Farther on, over the mountain at Montecchio, one can visit the Bartolomei olive oil plant and, in late fall and winter, watch the huge stone wheels and presses squeeze Extra Virgin oil from mountains of olives, before buying some for yourself, or other local products, in attractive containers.

Celebration of Saint

If you’re lucky you’ll visit the Umbrian villages at the time of a festa . Each village celebrates its patron saint, usually in the summer, with entertainment, dancing in the piazza, food such as porchetta (whole roast pig) and sometimes a church procession.

Also, at harvest time in the fall many villages stage celebrations marking the end of the chestnut and olive harvests at which local products--oil, cheese, salami and the like--are sold and mountains of roasted chestnuts or bruschetta (grilled bread doused with olive oil and garlic) are eaten, along with local wine.

An especially interesting festival takes place on the Sunday after Easter at the Pasquerella Chapel, an old hermitage in a cleft in the hills on the banks of the Tiber off the Todi-Orvieto road.
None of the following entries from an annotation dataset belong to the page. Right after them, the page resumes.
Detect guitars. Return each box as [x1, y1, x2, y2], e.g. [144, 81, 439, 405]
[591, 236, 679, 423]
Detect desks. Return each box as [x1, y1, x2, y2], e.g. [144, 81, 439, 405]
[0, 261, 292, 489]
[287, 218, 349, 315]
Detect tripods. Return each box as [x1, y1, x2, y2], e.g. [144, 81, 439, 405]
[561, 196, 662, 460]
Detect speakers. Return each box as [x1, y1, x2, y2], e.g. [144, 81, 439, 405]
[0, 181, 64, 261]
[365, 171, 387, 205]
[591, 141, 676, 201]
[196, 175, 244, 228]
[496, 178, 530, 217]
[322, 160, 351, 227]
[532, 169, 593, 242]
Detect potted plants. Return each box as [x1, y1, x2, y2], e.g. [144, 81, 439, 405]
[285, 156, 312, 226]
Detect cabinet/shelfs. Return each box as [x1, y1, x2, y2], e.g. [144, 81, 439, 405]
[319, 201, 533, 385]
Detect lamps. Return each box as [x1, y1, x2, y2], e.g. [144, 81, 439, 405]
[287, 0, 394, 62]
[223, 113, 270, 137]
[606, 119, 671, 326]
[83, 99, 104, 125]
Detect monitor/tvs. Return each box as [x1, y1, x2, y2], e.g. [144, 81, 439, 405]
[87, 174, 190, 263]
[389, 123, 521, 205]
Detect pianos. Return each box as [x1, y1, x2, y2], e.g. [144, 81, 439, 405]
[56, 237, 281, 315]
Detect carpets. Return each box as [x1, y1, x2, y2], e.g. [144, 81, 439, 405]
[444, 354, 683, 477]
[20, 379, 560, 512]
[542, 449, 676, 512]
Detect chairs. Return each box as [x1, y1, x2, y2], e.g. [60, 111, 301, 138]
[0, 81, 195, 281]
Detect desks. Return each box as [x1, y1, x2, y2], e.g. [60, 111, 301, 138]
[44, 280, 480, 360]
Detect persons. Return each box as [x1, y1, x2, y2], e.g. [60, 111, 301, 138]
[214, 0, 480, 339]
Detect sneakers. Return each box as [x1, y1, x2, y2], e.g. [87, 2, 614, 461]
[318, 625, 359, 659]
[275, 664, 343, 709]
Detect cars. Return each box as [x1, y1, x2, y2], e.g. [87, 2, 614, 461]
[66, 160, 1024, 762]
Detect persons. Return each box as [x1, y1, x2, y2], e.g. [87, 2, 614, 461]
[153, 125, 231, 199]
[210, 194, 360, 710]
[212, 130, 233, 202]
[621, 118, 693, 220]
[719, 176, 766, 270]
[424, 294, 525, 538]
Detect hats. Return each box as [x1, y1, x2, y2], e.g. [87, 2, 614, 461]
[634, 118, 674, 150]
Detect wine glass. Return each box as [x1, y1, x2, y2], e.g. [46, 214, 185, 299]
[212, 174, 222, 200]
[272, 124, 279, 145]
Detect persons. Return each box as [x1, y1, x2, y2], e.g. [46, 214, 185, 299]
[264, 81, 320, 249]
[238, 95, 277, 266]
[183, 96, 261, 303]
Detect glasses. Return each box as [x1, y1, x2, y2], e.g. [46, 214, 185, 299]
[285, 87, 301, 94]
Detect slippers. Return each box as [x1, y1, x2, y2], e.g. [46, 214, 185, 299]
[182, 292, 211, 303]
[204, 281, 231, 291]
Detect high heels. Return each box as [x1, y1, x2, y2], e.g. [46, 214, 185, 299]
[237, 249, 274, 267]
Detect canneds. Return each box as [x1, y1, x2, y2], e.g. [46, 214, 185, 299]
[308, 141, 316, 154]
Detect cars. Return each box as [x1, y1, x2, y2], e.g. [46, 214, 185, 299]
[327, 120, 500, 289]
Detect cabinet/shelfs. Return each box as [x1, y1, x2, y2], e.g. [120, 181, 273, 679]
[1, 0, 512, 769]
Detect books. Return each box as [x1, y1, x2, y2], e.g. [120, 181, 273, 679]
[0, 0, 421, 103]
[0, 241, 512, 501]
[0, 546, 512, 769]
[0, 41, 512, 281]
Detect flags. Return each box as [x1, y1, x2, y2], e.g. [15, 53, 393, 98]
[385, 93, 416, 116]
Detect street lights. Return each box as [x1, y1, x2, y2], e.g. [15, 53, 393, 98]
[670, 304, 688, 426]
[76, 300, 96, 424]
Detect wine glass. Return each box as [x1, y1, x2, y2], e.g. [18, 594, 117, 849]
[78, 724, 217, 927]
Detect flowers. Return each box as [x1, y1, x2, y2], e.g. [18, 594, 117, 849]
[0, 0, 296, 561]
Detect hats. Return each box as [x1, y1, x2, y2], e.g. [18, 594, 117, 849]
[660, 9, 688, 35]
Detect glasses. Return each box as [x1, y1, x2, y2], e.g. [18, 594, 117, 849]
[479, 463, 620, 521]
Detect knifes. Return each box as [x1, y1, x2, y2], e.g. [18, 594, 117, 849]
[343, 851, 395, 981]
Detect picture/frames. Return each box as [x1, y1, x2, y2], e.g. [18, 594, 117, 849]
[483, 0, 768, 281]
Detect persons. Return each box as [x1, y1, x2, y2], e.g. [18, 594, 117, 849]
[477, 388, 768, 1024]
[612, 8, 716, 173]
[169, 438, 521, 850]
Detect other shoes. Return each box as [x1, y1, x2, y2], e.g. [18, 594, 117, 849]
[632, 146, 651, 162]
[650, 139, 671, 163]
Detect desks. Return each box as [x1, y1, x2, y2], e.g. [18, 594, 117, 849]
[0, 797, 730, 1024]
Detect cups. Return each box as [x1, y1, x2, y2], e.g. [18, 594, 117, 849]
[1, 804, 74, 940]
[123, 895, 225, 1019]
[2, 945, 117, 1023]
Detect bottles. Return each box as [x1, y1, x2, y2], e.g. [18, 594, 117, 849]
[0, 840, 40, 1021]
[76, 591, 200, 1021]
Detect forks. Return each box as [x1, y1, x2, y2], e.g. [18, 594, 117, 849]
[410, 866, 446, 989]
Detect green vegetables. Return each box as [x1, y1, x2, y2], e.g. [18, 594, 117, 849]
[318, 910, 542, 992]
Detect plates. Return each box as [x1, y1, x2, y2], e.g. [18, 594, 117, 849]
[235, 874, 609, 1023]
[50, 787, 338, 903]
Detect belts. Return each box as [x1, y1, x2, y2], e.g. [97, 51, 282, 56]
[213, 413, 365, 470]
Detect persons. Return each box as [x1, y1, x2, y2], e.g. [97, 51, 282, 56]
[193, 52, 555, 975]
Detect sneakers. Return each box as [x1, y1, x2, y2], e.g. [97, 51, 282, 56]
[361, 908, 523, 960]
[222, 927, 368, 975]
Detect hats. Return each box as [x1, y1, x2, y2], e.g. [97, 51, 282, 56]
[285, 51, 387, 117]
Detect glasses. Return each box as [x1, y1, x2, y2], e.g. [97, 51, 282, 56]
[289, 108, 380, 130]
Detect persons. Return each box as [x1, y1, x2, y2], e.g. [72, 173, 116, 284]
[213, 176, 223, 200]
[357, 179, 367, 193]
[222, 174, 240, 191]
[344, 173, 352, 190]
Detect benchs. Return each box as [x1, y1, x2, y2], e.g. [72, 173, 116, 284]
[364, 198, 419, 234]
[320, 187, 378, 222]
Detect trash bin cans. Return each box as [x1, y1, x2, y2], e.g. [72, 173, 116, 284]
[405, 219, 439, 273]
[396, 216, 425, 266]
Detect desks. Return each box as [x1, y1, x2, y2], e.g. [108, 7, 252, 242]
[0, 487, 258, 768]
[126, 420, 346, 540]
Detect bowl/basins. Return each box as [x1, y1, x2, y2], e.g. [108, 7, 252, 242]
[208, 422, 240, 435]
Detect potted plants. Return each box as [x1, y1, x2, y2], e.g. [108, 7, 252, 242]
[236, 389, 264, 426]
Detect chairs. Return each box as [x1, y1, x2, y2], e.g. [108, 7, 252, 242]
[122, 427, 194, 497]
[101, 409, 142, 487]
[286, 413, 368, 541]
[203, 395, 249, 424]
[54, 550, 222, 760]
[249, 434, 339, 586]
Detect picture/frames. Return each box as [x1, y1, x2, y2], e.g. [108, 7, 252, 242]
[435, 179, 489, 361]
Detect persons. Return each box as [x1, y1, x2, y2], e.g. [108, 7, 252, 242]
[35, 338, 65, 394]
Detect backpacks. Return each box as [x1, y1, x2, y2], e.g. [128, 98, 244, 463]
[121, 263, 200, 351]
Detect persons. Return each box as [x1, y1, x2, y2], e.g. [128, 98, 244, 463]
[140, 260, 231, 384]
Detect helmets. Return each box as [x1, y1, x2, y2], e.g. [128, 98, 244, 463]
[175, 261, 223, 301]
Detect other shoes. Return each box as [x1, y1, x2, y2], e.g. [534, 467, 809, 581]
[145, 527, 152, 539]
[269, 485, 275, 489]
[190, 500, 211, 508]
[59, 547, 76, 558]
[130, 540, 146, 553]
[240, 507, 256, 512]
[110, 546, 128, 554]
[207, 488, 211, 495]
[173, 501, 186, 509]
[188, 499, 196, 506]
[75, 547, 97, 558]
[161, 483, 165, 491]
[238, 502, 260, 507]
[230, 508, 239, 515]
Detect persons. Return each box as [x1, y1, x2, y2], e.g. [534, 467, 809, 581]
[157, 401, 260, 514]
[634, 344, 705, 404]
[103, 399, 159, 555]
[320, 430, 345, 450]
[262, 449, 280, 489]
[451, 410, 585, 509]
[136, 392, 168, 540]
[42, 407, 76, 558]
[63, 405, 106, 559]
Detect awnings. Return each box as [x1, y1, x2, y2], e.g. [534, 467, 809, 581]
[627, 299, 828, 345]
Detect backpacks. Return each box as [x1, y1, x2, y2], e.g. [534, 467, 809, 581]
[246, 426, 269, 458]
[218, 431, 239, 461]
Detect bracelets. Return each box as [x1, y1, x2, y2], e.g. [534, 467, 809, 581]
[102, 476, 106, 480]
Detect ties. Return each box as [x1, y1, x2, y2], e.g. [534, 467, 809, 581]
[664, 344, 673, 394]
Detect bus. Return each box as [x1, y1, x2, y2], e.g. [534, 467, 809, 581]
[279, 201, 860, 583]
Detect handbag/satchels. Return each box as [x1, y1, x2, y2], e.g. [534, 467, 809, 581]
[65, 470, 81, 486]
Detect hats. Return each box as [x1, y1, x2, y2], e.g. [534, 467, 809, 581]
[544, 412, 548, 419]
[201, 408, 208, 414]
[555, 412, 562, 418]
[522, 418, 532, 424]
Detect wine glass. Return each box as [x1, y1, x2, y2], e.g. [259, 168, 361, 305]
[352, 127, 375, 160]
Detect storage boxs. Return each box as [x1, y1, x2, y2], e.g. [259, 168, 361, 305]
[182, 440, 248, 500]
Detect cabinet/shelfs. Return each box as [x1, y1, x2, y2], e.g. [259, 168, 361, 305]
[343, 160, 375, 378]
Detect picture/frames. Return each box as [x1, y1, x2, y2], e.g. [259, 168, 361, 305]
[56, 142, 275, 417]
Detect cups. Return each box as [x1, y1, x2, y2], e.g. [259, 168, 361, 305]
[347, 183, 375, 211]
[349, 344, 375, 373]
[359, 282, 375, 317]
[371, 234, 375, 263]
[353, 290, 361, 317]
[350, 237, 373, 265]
Hundreds come to attend Mass and have personal articles blessed by having them held aloft in front of a beautiful fresco of the Madonna.

Some addresses:

Hotel/restaurant Le Tre Vaselle, Via Garibaldi 48, 06089 Torgiano. Restaurant Vissani, Civitella del Lago (closed Wednesdays). Hotel Bramante, Via Orvietana, Todi. Hotel Cavour, Via Cavour, Todi. Hotel San Valentino, Fiore (near Todi).

Prices may change due to fluctuations of the dollar.